GIVEN TEXT =>
::::::::::
The economy and variable rates for non economists

General

Posted by: John Burgess

For all borrowers one of the key decisions when choosing a mortgage product is whether to choose a variable or fixed rate mortgage. With one lender having recently offered a 0.99% variable rate mortgage it is perhaps worthwhile to look at the pros and cons of the variable rate mortgage.

Variable rate mortgages are tied to the Bank of Canada’s target for the overnight rate which is the Bank’s key tool for influencing the inflation rate. This is one of the Bank’s four main mandates, to maintain a stable and predictable inflation rate in the middle of the one to three percent range. The Bank’s inflation target is therefore two percent.

As of today (January 4th, 2021), the target overnight rate is 0.25% and as a rule of thumb banks add 2.20% to that rate to set their prime rate. This prime rate is the variable rate which they then offer various discounts to. It should be noted that not all banks set their prime rate in the same way so asking the specific number for the prime rate is probably a good idea as your agreements might just reference the bank’s prime rate.
::::::::::
DATA EXTRACTS =>

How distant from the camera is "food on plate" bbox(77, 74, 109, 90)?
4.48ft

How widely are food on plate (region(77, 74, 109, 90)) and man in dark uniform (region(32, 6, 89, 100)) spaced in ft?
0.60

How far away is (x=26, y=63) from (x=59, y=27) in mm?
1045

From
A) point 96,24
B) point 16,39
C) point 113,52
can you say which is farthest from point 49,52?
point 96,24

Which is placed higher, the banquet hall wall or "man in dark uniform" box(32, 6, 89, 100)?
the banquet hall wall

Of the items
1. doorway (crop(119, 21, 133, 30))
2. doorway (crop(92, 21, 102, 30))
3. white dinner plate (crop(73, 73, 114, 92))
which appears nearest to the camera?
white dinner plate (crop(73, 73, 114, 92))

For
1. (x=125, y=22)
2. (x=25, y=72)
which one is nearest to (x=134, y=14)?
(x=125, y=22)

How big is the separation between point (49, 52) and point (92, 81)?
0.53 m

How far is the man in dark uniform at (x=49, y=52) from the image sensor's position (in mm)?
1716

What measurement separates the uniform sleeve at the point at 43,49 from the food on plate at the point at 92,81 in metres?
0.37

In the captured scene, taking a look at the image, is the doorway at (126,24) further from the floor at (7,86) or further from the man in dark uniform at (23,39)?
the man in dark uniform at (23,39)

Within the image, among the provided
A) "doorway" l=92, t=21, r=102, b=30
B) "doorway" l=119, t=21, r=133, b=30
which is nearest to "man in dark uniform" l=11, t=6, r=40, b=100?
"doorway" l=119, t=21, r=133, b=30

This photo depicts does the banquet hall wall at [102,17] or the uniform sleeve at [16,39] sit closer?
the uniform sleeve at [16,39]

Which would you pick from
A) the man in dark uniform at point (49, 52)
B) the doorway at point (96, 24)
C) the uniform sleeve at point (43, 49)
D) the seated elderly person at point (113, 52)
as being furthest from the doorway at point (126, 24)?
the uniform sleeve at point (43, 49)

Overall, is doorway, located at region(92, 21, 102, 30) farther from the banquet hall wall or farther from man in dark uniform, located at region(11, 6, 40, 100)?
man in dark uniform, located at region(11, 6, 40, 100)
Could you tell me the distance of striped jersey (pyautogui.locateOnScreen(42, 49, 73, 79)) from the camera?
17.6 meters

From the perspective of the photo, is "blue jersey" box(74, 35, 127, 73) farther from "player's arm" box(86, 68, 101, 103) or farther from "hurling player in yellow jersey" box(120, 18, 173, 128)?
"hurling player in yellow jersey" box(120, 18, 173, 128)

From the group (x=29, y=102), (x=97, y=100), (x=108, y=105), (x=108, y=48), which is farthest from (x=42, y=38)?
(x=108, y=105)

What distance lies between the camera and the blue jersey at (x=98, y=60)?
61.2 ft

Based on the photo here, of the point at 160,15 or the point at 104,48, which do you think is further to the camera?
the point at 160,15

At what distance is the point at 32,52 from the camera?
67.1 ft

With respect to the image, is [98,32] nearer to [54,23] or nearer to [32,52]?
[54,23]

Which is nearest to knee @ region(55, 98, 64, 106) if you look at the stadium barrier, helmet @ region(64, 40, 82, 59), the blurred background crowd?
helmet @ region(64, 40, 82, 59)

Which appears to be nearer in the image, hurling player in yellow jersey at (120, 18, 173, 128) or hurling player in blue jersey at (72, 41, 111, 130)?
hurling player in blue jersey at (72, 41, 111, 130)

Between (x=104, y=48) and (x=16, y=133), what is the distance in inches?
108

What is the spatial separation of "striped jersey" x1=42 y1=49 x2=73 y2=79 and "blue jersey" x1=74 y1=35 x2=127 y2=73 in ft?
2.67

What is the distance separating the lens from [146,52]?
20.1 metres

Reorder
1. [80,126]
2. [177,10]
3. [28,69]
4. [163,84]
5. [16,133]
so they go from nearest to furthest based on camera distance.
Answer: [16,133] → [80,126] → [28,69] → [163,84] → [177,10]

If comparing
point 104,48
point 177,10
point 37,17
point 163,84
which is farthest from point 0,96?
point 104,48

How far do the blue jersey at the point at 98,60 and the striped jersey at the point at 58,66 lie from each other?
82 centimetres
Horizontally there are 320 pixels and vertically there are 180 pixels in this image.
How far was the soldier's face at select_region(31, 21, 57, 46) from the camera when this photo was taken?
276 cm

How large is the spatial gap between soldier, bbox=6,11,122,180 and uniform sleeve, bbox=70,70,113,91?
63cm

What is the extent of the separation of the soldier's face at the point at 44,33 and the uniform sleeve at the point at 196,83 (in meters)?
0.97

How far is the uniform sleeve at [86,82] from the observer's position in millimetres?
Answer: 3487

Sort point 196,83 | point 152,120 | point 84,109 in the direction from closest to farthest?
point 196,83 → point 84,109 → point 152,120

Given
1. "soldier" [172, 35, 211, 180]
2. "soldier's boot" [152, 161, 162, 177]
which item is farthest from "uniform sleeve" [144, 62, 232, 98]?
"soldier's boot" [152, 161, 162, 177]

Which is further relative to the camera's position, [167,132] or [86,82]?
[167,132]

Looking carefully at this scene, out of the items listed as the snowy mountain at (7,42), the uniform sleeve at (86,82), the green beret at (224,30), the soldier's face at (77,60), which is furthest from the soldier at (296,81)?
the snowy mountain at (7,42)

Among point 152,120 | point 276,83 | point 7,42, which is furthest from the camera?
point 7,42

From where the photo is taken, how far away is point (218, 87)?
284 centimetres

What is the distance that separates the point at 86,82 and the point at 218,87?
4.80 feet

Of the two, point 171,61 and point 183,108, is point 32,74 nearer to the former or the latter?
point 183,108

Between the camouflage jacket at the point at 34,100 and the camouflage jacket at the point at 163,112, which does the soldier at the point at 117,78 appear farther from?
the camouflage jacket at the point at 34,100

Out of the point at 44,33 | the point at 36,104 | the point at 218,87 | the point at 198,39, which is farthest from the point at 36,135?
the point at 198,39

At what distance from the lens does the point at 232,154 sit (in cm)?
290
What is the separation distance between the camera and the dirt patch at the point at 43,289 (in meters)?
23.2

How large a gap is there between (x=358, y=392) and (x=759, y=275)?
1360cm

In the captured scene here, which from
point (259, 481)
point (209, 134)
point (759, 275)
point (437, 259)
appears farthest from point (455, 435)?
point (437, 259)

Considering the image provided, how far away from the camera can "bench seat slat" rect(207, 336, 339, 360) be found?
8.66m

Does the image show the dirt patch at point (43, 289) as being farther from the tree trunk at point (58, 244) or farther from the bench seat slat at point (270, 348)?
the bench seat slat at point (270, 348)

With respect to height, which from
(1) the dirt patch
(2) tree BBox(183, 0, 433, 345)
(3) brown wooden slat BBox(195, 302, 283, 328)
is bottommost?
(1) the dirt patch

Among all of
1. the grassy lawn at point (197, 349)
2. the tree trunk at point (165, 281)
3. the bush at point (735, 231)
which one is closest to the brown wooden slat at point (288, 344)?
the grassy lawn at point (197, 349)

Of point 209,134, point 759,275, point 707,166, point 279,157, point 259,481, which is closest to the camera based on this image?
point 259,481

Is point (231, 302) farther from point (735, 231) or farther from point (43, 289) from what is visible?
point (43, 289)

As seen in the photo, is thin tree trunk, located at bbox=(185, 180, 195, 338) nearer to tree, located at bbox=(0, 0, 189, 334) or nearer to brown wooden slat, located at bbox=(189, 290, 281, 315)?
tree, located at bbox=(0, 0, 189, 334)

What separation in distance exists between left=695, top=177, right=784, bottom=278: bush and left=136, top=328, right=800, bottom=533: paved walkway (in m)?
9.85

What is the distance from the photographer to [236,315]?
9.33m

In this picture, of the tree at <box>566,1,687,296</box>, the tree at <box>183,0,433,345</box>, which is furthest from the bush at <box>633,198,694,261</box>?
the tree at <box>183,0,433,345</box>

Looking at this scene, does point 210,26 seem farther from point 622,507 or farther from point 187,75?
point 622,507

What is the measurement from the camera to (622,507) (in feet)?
::::::::::
STUDY QUESTIONS =>
A – Write out the passage of the post on variable rate mortgages, starting with "Posted by: John" and going on through "variable rate mortgage.".
B – Answer these questions using the post on variable rate mortgages:
(i) What variable rate did one lender recently offer?
(ii) What is the Bank of Canada's inflation target?
(iii) As a rule of thumb, how much do banks add to the target overnight rate to set their prime rate?
The records are drawn from a separate source.

EXPECTED RESULTS =>
A –
Posted by: John Burgess

For all borrowers one of the key decisions when choosing a mortgage product is whether to choose a variable or fixed rate mortgage. With one lender having recently offered a 0.99% variable rate mortgage it is perhaps worthwhile to look at the pros and cons of the variable rate mortgage.

B –
(i) 0.99%
(ii) Two percent
(iii) 2.20%